§ Texto fornecido
------------------------

Sempre estamos em busca de informações que possam nos ajudar
a entender algumas das problemáticas sociais que enfrentamos atualmente em
nosso país.
Várias são as referências que procuram explicar (ou ao menos
contar) de forma irreverente ou descompromissada fatos históricos e sociais do
passado brasileiro, mas sem ao menos tentar demostrar a cientificidade de suas
observações.
Procurando desenvolver um texto sobre a questão do trabalho
forçado atual e o no nosso passado escravista colonial, voltei a ler, mais
atentamente a obra do professor Sérgio Buarque de Holanda “Raízes do Brasil”.
A obra surpreende pela clareza, pela leveza e sinceridade
dos fatos ali apontados, mas não é isso que a torna extremamente importante
para a história e a sociologia brasileira. O que a torna especial é justamente
a confiabilidade e o rigor com que o autor expõe os fatos e demonstra com
clareza e finesa intelectual suas teorias sobre a formação do Brasil.
Escrita em 1936 a obra vinha a fazer um contraponto a então
já bem divulgada obra de Gilberto Freire “Casa Grande e Senzala” que fora
publicada em 1933. Nas palavras de Antônio Cândido (no prefácio da 26ª edição
pela Companhia das Letras) “Casa Grande e Senzala é uma ponte entre o
naturalismo dos velhos intérpretes da nossa sociedade, como Sílvio Romero,
Euclides da Cunha e mesmo Oliveira Viana, e os pontos de vista mais
especificamente sociológicos que se imporiam a partir de 1940.”
Equanto a obra do mestre pernambucano mostrava uma visão mais “amigável”
de nossa colonização e os aspectos antropológicos de nossa miscigenação, a obra
do professor Sérgio Buarque de Holanda fere mais fundo, expõe com clareza nuances
que mostram como problemas sociológicos, como o racismo, por exemplo, se
impregnaram entre nós mesmo com a “branda visão” proposta por Gilberto Freire 3
anos antes.
A obra se divide em 7 partes ou capítulos onde o professor Sérgio
Buarque de Holanda faz a evolução histórico-social da colonização portuguesa,
do Império e da República brasileira.
Em Fronteiras da Europa, o autor procura traçar a forma como
inicialmente os europeus ibéricos viam o novo mundo. A sua gênese de uma
estratégia de colonização. Colonização esta que não tinha a intenção de
fixação, mas meramente de exploração.
No capítulo 2 “Trabalho e Aventura” é explicada e justificada a
estratégia de aventura colonial e não de manter uma base de fixação da
metrópole portuguesa. Escreve: “O princípio que, desde os tempos mais remotos
da colonização, norteara a criação da riqueza no país não cessou de valer um só
momento para a produção agrária. Todos queriam extrair do solo excessivos
benefícios se grandes sacrifícios.”

------------------------

§ Dados fornecidos
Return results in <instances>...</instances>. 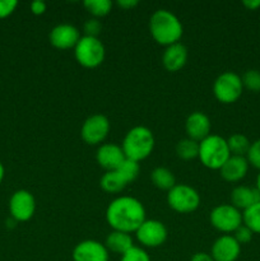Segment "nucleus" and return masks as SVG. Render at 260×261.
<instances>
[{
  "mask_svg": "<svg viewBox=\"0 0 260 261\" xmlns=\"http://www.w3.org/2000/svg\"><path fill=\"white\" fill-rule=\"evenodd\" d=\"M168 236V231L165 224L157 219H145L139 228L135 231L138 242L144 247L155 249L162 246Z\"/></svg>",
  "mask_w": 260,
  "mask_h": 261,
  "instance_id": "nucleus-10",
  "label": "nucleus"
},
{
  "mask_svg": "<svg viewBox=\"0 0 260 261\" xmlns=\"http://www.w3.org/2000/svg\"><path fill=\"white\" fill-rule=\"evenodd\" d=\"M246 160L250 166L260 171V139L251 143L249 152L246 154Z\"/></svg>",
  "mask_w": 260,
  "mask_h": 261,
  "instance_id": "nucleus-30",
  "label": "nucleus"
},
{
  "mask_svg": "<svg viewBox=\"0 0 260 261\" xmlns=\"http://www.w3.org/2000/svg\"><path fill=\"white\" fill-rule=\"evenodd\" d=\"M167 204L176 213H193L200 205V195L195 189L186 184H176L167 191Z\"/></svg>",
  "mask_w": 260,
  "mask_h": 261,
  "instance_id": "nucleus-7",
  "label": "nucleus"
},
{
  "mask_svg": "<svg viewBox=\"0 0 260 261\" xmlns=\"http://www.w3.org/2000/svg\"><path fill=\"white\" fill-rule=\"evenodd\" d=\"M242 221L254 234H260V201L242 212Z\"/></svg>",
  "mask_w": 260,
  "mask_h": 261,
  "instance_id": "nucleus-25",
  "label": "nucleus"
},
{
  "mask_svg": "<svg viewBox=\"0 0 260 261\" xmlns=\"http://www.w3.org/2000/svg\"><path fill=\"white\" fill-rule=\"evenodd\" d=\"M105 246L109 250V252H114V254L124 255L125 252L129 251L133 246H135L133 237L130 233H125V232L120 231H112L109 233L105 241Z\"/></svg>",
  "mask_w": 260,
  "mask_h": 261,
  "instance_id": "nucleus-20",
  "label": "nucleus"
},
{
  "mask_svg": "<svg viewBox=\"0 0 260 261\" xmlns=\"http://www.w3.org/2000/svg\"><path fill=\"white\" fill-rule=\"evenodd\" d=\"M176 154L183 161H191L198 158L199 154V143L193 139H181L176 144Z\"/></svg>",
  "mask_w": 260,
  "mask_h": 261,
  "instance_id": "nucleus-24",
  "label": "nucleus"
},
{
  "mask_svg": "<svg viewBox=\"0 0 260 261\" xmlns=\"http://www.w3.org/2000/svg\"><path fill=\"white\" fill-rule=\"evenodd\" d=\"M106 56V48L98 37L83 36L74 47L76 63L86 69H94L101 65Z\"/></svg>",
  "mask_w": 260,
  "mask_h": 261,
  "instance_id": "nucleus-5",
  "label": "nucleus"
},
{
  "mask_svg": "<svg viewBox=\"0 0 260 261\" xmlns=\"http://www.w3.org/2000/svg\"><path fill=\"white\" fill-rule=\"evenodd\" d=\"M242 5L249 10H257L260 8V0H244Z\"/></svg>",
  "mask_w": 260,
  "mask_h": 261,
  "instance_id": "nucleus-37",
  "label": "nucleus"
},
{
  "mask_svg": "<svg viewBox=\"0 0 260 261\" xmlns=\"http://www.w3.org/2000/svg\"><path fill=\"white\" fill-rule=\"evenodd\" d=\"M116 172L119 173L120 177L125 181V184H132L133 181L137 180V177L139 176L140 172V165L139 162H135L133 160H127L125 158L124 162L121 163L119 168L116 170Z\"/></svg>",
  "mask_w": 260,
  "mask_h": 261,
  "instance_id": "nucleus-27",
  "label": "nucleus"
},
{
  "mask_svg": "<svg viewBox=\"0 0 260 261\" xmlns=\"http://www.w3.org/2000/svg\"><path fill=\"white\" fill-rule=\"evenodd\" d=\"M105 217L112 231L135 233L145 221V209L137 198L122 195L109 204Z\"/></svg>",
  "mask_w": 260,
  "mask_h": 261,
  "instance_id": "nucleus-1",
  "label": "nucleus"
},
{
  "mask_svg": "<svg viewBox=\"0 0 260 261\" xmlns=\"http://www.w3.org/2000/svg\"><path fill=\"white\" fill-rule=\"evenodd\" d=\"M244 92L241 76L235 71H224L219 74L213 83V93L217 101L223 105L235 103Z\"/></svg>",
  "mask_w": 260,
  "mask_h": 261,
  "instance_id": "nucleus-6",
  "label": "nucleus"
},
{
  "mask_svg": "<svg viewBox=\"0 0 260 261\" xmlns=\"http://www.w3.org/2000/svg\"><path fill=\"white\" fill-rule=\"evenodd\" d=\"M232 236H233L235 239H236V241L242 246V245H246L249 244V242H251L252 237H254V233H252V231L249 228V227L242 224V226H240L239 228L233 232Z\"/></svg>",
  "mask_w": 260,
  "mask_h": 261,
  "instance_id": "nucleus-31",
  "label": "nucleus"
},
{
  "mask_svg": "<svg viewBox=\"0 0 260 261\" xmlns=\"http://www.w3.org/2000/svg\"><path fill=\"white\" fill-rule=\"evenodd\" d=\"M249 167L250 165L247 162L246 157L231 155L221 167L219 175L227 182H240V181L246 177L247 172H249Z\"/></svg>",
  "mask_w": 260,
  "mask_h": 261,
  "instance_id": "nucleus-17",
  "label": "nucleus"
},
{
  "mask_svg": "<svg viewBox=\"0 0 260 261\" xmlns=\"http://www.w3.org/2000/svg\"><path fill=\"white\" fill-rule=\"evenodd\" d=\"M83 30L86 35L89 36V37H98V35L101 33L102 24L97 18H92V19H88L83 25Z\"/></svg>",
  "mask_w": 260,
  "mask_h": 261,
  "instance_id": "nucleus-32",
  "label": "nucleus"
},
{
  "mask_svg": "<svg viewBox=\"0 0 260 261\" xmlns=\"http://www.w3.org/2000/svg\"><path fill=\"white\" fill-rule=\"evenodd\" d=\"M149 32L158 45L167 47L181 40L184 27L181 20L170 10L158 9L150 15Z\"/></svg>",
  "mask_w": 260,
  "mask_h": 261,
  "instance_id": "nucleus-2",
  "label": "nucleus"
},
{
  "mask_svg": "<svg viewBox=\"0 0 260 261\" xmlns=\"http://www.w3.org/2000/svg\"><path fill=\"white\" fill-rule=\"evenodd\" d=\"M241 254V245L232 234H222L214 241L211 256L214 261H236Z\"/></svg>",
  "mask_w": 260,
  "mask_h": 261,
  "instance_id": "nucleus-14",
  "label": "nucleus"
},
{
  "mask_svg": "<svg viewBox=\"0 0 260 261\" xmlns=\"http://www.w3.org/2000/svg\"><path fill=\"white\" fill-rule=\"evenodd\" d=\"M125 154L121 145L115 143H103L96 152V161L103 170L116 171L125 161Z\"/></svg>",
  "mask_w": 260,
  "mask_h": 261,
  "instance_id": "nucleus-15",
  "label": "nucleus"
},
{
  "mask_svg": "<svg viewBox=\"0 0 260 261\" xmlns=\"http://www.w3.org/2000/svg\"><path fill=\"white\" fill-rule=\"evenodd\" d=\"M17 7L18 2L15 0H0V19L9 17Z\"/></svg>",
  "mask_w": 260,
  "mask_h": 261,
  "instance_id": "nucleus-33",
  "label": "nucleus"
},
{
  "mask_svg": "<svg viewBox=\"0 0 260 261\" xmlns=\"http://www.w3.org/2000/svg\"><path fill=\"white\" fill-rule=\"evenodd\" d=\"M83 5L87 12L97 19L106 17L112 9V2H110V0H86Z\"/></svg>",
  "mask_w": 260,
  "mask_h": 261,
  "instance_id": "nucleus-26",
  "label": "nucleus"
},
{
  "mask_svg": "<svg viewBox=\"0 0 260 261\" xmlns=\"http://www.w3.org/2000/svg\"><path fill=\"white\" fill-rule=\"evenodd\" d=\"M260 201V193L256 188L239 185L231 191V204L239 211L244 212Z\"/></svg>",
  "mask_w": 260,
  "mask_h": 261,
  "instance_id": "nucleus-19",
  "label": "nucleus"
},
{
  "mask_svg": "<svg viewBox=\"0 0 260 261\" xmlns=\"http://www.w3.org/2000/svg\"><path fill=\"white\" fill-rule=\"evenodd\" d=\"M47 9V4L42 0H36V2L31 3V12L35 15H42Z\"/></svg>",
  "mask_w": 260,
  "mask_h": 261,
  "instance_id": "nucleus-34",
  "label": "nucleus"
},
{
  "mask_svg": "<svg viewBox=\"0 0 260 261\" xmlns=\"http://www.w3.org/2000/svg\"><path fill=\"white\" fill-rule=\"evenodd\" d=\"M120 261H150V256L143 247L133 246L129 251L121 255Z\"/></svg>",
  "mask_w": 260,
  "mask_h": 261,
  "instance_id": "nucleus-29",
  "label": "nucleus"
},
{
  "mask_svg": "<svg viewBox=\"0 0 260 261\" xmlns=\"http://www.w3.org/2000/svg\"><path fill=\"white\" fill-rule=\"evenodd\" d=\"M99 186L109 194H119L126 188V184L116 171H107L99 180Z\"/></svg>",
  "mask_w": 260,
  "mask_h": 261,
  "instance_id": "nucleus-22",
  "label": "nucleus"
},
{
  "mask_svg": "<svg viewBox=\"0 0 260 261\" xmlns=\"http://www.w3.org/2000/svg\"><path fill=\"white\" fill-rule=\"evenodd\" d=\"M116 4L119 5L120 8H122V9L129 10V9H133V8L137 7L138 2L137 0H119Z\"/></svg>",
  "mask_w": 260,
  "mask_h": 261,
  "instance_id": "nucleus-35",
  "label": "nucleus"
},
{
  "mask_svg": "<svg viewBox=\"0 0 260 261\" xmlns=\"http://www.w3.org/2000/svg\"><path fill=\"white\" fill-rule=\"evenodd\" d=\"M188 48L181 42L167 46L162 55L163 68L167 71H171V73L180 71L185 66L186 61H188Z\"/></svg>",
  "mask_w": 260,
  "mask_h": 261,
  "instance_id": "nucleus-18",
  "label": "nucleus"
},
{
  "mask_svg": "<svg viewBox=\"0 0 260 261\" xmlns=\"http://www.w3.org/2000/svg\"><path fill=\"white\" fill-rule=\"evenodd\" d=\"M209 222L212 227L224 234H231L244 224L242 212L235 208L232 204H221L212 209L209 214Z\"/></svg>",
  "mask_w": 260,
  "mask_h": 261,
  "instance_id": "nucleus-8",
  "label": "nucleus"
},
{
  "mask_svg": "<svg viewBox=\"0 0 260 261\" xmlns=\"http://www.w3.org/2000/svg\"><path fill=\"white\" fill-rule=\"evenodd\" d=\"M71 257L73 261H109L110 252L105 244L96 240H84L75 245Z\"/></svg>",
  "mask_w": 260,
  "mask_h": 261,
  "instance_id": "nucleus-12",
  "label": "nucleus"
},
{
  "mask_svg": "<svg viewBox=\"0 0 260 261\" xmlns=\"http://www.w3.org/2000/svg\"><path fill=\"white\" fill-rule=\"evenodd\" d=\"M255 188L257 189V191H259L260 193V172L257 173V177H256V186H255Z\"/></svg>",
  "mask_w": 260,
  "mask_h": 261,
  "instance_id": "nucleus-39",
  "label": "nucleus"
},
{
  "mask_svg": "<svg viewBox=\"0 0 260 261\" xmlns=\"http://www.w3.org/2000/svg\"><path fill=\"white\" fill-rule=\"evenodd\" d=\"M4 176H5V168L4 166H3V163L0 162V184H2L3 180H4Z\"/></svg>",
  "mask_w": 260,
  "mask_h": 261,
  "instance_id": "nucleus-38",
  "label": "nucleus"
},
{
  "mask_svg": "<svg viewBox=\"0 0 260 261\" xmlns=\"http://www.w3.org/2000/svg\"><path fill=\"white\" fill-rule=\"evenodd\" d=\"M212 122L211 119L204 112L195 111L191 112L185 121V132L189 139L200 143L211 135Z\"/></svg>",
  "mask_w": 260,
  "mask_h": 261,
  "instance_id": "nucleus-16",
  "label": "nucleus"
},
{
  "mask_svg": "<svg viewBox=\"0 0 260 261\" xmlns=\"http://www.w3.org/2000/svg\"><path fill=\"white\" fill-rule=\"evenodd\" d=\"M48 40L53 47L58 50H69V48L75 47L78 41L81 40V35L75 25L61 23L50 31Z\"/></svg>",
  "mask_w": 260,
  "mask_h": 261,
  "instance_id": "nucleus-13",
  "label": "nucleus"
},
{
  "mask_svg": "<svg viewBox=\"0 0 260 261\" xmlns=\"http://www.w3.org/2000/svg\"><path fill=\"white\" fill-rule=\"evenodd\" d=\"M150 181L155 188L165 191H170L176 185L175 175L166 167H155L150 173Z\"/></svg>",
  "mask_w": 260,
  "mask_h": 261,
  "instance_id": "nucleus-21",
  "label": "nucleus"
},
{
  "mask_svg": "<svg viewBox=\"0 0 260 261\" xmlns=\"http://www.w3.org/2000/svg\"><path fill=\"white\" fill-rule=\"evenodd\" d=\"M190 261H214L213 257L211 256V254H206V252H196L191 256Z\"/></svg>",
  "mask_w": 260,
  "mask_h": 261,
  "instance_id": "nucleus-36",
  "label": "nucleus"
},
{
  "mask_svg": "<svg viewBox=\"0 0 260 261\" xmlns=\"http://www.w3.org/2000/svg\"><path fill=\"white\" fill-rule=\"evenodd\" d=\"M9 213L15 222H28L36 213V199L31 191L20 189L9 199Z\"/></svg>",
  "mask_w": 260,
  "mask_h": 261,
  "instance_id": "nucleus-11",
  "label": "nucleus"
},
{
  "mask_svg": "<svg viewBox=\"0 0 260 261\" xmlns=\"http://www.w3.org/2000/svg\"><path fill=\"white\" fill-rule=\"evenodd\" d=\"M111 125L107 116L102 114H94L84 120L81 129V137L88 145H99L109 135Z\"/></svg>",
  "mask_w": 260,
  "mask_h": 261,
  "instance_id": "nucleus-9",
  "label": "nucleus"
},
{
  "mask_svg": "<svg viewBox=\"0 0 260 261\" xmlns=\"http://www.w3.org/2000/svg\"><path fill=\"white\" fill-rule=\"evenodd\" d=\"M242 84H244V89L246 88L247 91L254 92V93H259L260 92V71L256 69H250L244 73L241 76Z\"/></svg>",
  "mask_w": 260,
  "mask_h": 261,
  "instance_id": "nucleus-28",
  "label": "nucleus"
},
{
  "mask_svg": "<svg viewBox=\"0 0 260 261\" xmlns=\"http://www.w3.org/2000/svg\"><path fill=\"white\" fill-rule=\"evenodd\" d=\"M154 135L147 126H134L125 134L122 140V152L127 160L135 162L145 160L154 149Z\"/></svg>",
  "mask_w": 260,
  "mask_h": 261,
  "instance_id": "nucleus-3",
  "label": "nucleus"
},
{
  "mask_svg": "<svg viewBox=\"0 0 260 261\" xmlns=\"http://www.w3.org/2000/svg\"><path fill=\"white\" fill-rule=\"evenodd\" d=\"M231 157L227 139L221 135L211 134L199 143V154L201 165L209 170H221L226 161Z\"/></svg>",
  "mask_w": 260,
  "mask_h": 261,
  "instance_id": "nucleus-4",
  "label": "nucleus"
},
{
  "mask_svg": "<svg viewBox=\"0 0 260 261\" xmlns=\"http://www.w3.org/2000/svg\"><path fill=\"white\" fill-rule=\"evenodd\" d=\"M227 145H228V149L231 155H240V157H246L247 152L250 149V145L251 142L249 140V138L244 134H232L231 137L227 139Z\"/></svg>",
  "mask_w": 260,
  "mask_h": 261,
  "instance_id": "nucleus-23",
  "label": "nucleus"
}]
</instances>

------------------------

§ Tarefa proposta 1
Liste todas as pessoas mencionadas pelo nome no texto sobre "Raízes do Brasil".
§ Tarefa proposta 2
Prossiga o texto sobre "Raízes do Brasil" a partir da última frase apresentada.

§ Resposta escrita 1
- Sérgio Buarque de Holanda
- Gilberto Freire
- Antônio Cândido
- Sílvio Romero
- Euclides da Cunha
- Oliveira Viana

§ Resposta escrita 2
Na parte em que o professor Sérgio Buarque de Holanda trata da
questão da Herança Rural ele nos demostra as razões e motivos da Abolição da
Escravatura e como ela se torna um efetivo marco divisório entre duas eras: a
rural patriarcal e a burguesa citadina.
O capítulo O Semeador e o Ladrilhador é para mim um dos mais belos
e importantes desta obra genial. Aqui o autor apresenta as questões acerca da
urbanização e de como se estabelece as diferenças entre o campo e a cidade. Enquanto
a colonização espanhola no mesmo período e no mesmo continente propalava a
edificação de cidades e o adentramento ao continente, os portugueses ficaram
apenas no litoral e isso trouxe sérias consequências na forma de colonizar.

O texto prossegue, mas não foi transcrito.